The LP “experience” was a significant part of my formative years. Leafing through albums in the record store, marveling at the cover art, shelling out my hard earned cash, unwrapping, carefully handling the disk, setting the needle down on the spinning turntable is an experience that is totally lost in the digital age.
Listening to records was also a social experience. Untold hours were spent with friends taking in the music, passing around the album covers, reading the lyrics and liner notes, sharing our recently purchased LP’s, discovering new music together. Admittedly we were often stoned as we enjoyed the music and each other’s company. We listened to the music intently. It was not background sound or dance music. We listened to the lyric, musicianship, compositions and arrangements.
Cover art by Mati Klarwein (click to enlarge) |
Besides the obvious differences in packaging, handling and playing of records versus digital, there is something wonderful in the format itself. Records have a physical “limitation” of having two sides of about 20 minutes of music, 40 minutes in total. This is a perfect amount of time to stay immersed in the music. It requires you to get up and turn the disk after 20 minutes, keeping you engaged. Artists used this time-frame to sequence their songs into a cohesive story. I find that this format lends itself to listening to an entire album from the first track on Side One till the last one on Side Two. Not so with CD’s, which are nearly 1 1/2 hour in length, or streaming digital where single tracks and shuffle modes are more common.

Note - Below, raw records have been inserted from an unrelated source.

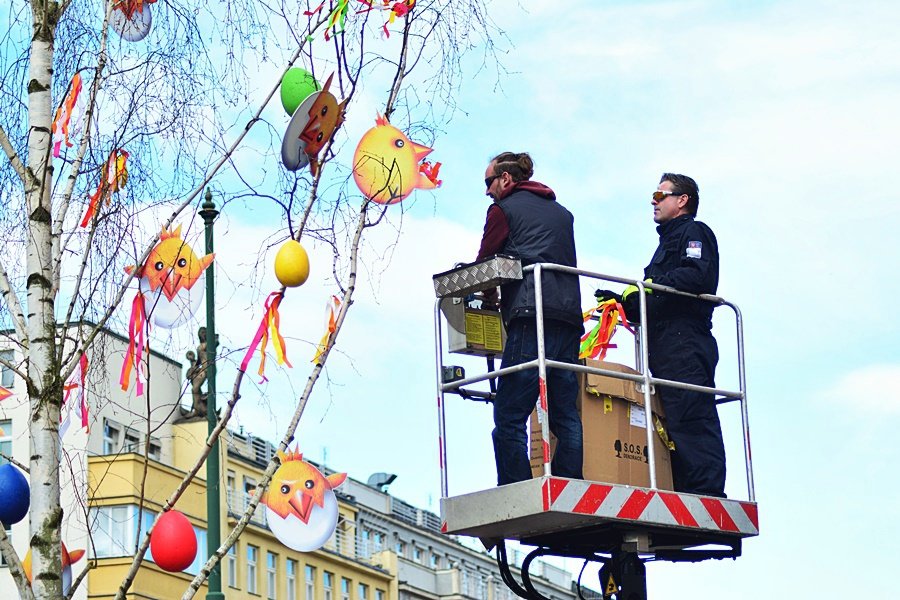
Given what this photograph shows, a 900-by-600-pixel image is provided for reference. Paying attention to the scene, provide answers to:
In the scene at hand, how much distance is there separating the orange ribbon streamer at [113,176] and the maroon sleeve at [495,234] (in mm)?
2163

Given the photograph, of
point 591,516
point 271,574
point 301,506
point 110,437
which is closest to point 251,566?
point 271,574

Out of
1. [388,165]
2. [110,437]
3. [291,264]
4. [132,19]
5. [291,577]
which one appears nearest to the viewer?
[291,264]

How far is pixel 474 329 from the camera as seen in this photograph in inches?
416

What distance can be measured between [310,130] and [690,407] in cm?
293

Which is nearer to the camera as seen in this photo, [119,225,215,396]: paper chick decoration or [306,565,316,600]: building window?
[119,225,215,396]: paper chick decoration

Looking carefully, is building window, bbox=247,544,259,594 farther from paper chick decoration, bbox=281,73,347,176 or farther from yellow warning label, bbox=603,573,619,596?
paper chick decoration, bbox=281,73,347,176

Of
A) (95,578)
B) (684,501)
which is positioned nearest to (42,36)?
(684,501)

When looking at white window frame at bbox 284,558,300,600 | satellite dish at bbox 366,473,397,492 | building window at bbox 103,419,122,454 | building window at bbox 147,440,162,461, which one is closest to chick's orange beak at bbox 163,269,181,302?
building window at bbox 103,419,122,454

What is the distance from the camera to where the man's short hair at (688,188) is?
34.9 ft

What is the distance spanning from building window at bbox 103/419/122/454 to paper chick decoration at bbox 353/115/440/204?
1949 inches

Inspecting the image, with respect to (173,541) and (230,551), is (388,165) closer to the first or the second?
(173,541)

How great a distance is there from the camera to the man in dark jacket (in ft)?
32.3

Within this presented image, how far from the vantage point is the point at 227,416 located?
938 cm

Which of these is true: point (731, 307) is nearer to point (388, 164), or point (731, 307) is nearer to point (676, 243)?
point (676, 243)
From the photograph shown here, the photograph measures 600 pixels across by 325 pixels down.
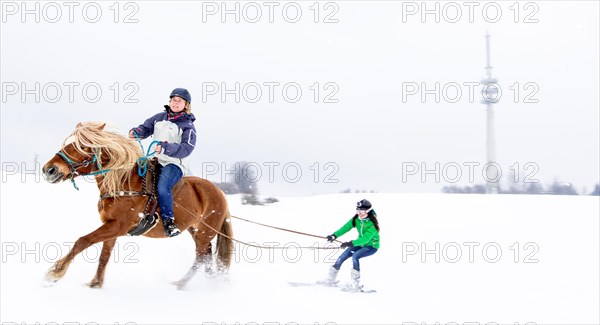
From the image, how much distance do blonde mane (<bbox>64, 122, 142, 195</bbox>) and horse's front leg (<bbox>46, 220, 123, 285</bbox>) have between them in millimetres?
487

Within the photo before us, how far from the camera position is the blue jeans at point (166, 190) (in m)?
6.14

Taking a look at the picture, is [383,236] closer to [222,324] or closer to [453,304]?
[453,304]

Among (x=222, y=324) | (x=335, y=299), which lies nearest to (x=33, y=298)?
(x=222, y=324)

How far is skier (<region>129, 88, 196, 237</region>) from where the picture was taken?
6.18 meters

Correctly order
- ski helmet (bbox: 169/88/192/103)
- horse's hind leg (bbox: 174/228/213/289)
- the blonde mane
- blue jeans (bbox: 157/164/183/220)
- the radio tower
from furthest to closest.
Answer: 1. the radio tower
2. horse's hind leg (bbox: 174/228/213/289)
3. ski helmet (bbox: 169/88/192/103)
4. blue jeans (bbox: 157/164/183/220)
5. the blonde mane

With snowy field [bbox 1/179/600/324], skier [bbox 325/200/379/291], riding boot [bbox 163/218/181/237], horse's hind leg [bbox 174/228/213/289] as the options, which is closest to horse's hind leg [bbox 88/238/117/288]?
snowy field [bbox 1/179/600/324]

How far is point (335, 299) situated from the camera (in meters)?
6.63

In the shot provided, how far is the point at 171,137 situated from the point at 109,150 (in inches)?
35.0

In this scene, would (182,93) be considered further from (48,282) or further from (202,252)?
(48,282)

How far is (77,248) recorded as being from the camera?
5.27 metres

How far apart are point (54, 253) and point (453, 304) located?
6938 millimetres

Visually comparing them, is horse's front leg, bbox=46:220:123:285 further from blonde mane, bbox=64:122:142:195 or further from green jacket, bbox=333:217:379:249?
green jacket, bbox=333:217:379:249

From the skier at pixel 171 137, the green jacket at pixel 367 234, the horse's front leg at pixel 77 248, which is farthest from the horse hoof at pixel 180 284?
the green jacket at pixel 367 234

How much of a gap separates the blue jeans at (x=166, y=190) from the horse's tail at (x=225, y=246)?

I've only listened to a dozen or so albums in the last couple of days, but I look forward to getting to know my old records once again. And, due to the resurgence of vinyl, there are record shops here in Connecticut like The Telegraph in New London, or Integrity in Music (Wethersfield) where I can get lost flipping through isles of record bins and filling in the holes in my collection of classic Jazz releases, and maybe some new vinyl too!